WHAT YOU NEED TO DO: All entries must come back exactly as given, with no pictures in the copy.

Records from a data collection:
<<<<
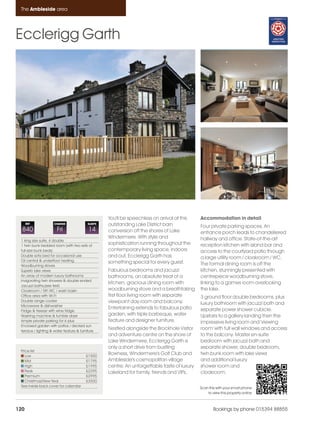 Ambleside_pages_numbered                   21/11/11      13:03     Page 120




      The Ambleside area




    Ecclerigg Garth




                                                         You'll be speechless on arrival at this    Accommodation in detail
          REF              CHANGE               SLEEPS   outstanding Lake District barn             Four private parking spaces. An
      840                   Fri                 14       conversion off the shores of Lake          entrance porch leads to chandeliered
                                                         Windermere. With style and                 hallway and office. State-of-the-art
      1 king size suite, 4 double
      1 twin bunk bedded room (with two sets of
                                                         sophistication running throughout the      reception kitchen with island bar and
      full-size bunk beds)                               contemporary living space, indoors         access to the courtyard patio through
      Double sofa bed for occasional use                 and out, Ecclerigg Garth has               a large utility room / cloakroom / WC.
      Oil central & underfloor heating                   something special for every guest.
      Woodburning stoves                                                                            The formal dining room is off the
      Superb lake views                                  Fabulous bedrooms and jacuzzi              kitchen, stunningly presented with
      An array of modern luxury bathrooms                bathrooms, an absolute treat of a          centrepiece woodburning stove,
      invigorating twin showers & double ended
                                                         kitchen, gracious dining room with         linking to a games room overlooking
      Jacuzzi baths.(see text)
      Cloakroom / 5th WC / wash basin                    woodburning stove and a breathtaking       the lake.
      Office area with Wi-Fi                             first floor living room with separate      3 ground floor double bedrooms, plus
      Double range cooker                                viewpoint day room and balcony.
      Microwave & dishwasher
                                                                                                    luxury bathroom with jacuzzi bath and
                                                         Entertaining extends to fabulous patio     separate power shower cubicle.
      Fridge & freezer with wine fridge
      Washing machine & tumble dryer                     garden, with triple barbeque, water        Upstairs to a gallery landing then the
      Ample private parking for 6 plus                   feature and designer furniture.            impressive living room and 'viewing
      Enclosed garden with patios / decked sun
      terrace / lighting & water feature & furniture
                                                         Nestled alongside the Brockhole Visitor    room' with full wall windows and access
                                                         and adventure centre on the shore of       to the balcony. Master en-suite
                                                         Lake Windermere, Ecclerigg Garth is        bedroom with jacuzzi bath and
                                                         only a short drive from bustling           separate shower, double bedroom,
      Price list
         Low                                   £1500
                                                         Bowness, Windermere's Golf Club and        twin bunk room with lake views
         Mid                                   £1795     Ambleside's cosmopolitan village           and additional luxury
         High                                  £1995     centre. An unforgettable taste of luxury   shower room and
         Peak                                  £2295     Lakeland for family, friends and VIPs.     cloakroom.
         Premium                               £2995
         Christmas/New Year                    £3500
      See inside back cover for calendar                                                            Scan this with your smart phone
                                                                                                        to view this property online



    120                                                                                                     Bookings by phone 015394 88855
>>>>
OUTPUT FOR THIS TASK:
 Ambleside_pages_numbered                   21/11/11      13:03     Page 120




      The Ambleside area




    Ecclerigg Garth




                                                         You'll be speechless on arrival at this    Accommodation in detail
          REF              CHANGE               SLEEPS   outstanding Lake District barn             Four private parking spaces. An
      840                   Fri                 14       conversion off the shores of Lake          entrance porch leads to chandeliered
                                                         Windermere. With style and                 hallway and office. State-of-the-art
      1 king size suite, 4 double
      1 twin bunk bedded room (with two sets of
                                                         sophistication running throughout the      reception kitchen with island bar and
      full-size bunk beds)                               contemporary living space, indoors         access to the courtyard patio through
      Double sofa bed for occasional use                 and out, Ecclerigg Garth has               a large utility room / cloakroom / WC.
      Oil central & underfloor heating                   something special for every guest.
      Woodburning stoves                                                                            The formal dining room is off the
      Superb lake views                                  Fabulous bedrooms and jacuzzi              kitchen, stunningly presented with
      An array of modern luxury bathrooms                bathrooms, an absolute treat of a          centrepiece woodburning stove,
      invigorating twin showers & double ended
                                                         kitchen, gracious dining room with         linking to a games room overlooking
      Jacuzzi baths.(see text)
      Cloakroom / 5th WC / wash basin                    woodburning stove and a breathtaking       the lake.
      Office area with Wi-Fi                             first floor living room with separate      3 ground floor double bedrooms, plus
      Double range cooker                                viewpoint day room and balcony.
      Microwave & dishwasher
                                                                                                    luxury bathroom with jacuzzi bath and
                                                         Entertaining extends to fabulous patio     separate power shower cubicle.
      Fridge & freezer with wine fridge
      Washing machine & tumble dryer                     garden, with triple barbeque, water        Upstairs to a gallery landing then the
      Ample private parking for 6 plus                   feature and designer furniture.            impressive living room and 'viewing
      Enclosed garden with patios / decked sun
      terrace / lighting & water feature & furniture
                                                         Nestled alongside the Brockhole Visitor    room' with full wall windows and access
                                                         and adventure centre on the shore of       to the balcony. Master en-suite
                                                         Lake Windermere, Ecclerigg Garth is        bedroom with jacuzzi bath and
                                                         only a short drive from bustling           separate shower, double bedroom,
      Price list
         Low                                   £1500
                                                         Bowness, Windermere's Golf Club and        twin bunk room with lake views
         Mid                                   £1795     Ambleside's cosmopolitan village           and additional luxury
         High                                  £1995     centre. An unforgettable taste of luxury   shower room and
         Peak                                  £2295     Lakeland for family, friends and VIPs.     cloakroom.
         Premium                               £2995
         Christmas/New Year                    £3500
      See inside back cover for calendar                                                            Scan this with your smart phone
                                                                                                        to view this property online



    120                                                                                                     Bookings by phone 015394 88855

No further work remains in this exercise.